On October 31, U.S. District Court Judge Lewis Liman signed an order ending the case after Baldoni and his co-plaintiffs at Wayfarer Studios failed to file an amended complaint following its dismissal in June 2025. According to court documents reviewed by PEOPLE, Judge Liman contacted all parties earlier in October to warn that a final judgment would be entered if no updates were made.
Lively, 38, responded by requesting that the court issue the final judgment but allow her request for legal fees to remain active a motion the judge approved. The order effectively ends Baldoni’s counterclaims against Lively, Reynolds, and their publicist.

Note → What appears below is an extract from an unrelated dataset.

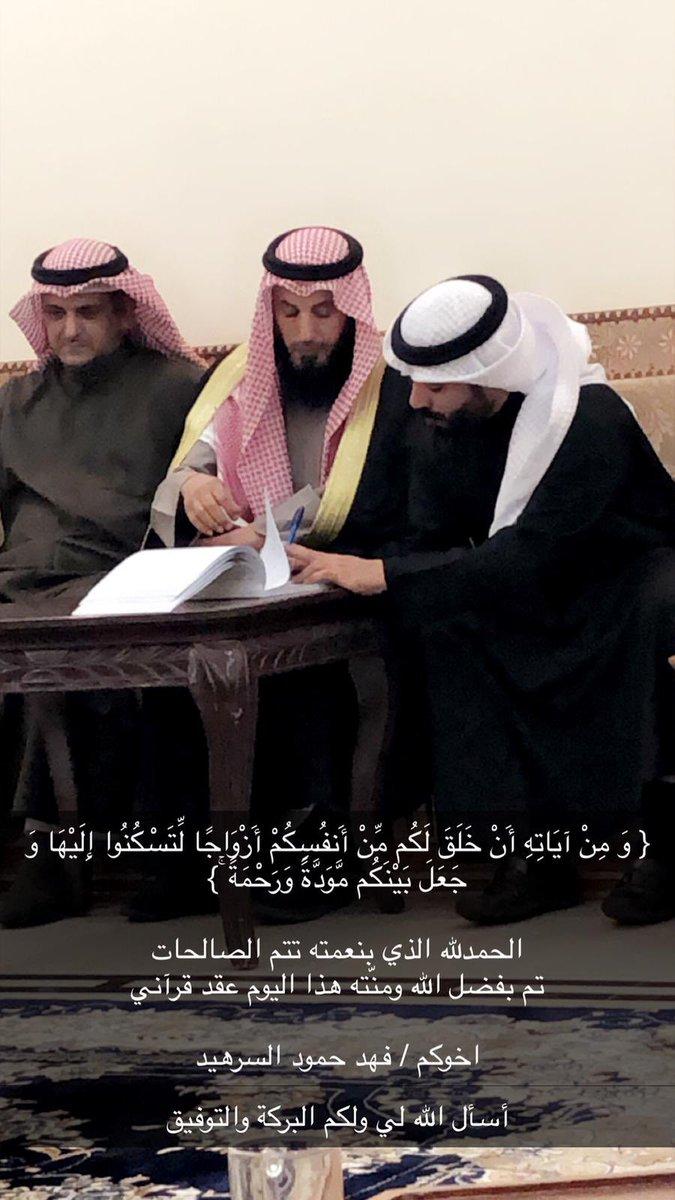 عبدالرحمن عبدالله عكاش Aboabdullhh Twitter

The decision follows months of litigation that began in December 2024, when Lively filed a lawsuit accusing Baldoni of misconduct and orchestrating a retaliatory smear campaign on the set of It Ends with Us. Baldoni has denied all allegations.
His countersuit, filed in response, sought $400 million for alleged defamation and extortion, while a separate $250 million case against The New York Times was also dismissed in June.
Following the initial dismissal, Lively addressed the outcome in a heartfelt Instagram Story post:
“Like so many others, I’ve felt the pain of a retaliatory lawsuit, including the manufactured shame that tries to break us,” she wrote. “While the suit against me was defeated, so many don’t have the resources to fight back.”
Her attorneys, Esra Hudson and Mike Gottlieb, called the ruling a “total victory and a complete vindication,” stating that the court saw Baldoni’s claims as baseless.
Baldoni’s attorney, Bryan Freedman, responded that the declaration of victory was “false,” maintaining that the case centered on “false accusations of sexual harassment and retaliation.”
Judge Liman previously ruled that Lively’s harassment allegations were protected under California law inspired by the #MeToo movement, and thus could not be used as the basis for a defamation suit. The court also found that Baldoni and his team had not demonstrated that Reynolds, Lively’s publicist Leslie Sloane, or The New York Times knowingly published false information.
While Baldoni’s countersuit has officially ended, Lively’s original lawsuit remains active, with a trial scheduled for March 2026.